Down with the Poor! by Shumona Sinha (translated by Teresa Lavender Fagan)            $34
Over the course of a night in police custody, a young woman tries to understand the rage that led her to assault a refugee on the Paris metro. She too is a foreigner, now earning a living as an interpreter for asylum seekers in the outskirts of the city. Translating the stories of men and women who come from her country of birth, into the language of her country of citizenship, Sinha’s narrator finds herself caught up in a tangle of lies and truths. 
"A provocative and visceral book about class, caste, fear and self-loathing, exposing the real generational damage Imperialism wreaks on brown minds. Shumona Sinha gets inside the skin of an everyday woman turned monster by the system: her voice grips the imagination and does not let go." —Preti Taneja

Jumping Sundays: The rise and fall of the counterculture in Aotearoa New  Zealand by Nick Bollinger          $50
What transformation was wrought upon society by the counterculture movements of the 1960s and 1970s?
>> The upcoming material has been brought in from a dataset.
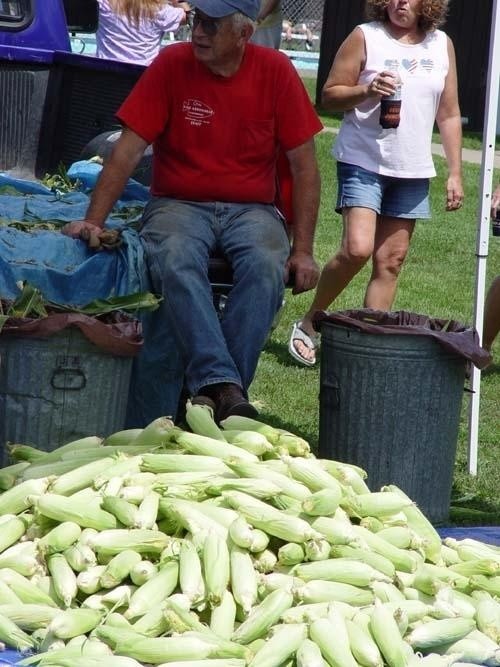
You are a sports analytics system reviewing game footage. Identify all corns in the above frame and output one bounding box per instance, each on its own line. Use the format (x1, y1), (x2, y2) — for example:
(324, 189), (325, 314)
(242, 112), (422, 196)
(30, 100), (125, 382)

Bollinger tells the story of beards and bombs, freaks and firebrands, self-destruction and self-realisation, during a turbulent period.
"A compelling and important history of the counterculture in Aotearoa New Zealand. Meticulously researched and full of vivid details and memorable photographs, this book is an immensely readable and absorbing account of an important era in our recent history." —Sue Kedgley
"Jumping Sundays is a fluent, vivid, coherent and succinct account of a period of turmoil during which major changes took place in New Zealand society, and of the ways we understood what that society was, what it had been, and what it could yet become." —Martin Edmond
"An absorbing and serious account that is also terrific fun. Deft interviews and personal letters provide rollicking recollections together with many amazing new photographs and images. Bollinger puts a personal and personable stamp on this critical decade with words, sights and sounds that surprise and delight." —Bronwyn Labrum
>>The liberation of Albert Park
Autoportrait by Jesse Ball          $48
Taking as its model Édouard Levé's Autoportrait, and written in a single day, Jesse Ball's book is a remarkable memoir in which the important and unimportant details of his life are shown to be equally revelatory not only of the thinking and experiences of one of America's most interesting and nuanced writers, but of life itself (so to call it). How does memory work? What do we think is important to us? Why do we spend so much time and effort on other things? Ball brings focus,, insight and humane curiosity to the circumstances of being alive. 
"The pleasure, here, is in errancy and velocity. Ball's text leans into cold wonder, flirting with a Francis Ponge-like poetry of the mundane and highlighting his predilection for the absurd, the diffuse, the simply odd. Much of the strange delight of reading this book is found in teasing out the precise nature of Ball's writerly persona, variously warm and cold, aloof and sincere." —Bailey Trela, Frieze
"Both Ball and Levé are working in a tradition that falls under the rubric of 'life writing,' encompassing both memoir and the stranger territory known as autofiction. At the heart of each is the tension between experience and memory, or objectivity and subjectivity. These two Autoportraits push back against the familiar narrative arc in favor of something more conditional and authentic. More than merely an act of solipsism or ego, these works attempt to record nothing less than the operation of consciousness itself." —David L. Ulin, The Wall Street Journal
>>Read Thomas's review of Édouard Levé's Autoportrait
The Opposite of a Person by Lieke Marsman (translated by Sophie Collins)           $23
 When Ida, a Dutch climatologist, accepts an internship at a climate research institute in the Italian Alps, it means leaving her girlfriend Robin behind in Amsterdam. As she and her new colleagues prepare to demolish a decommissioned hydropower dam, Ida finds herself grappling with love, loneliness and her place in a society unwilling to confront global warming.
"Stunning. An existentialist, essential story about the world we live in." —Marieke Lucas Rijneveld
"The Opposite of a Person channels its forked curiosity into asking not only how a person should be, what a society should do, but also what a book can and should accomplish. A novel for the end-times, in the best possible way." —Polly Barton

>>The essay, the object, and the re-mix

The Dangerous Journey by Tove Jansson (translated by Sophie Hannah)          $29

A little girl is transported with the help of magic glasses from the tedium of a summer afternoon into an exciting world of mangrove swamps, spluttering volcanoes and sea where birds fly upside down and wild things threaten to pounce. But she is not alone. Old friends from Moomin Valley — Hemulen, Sniff, Snufkin, Thingummy & Bob — have joined her in her journey, and Moomintroll too, who rides to their rescue in a stripy balloon.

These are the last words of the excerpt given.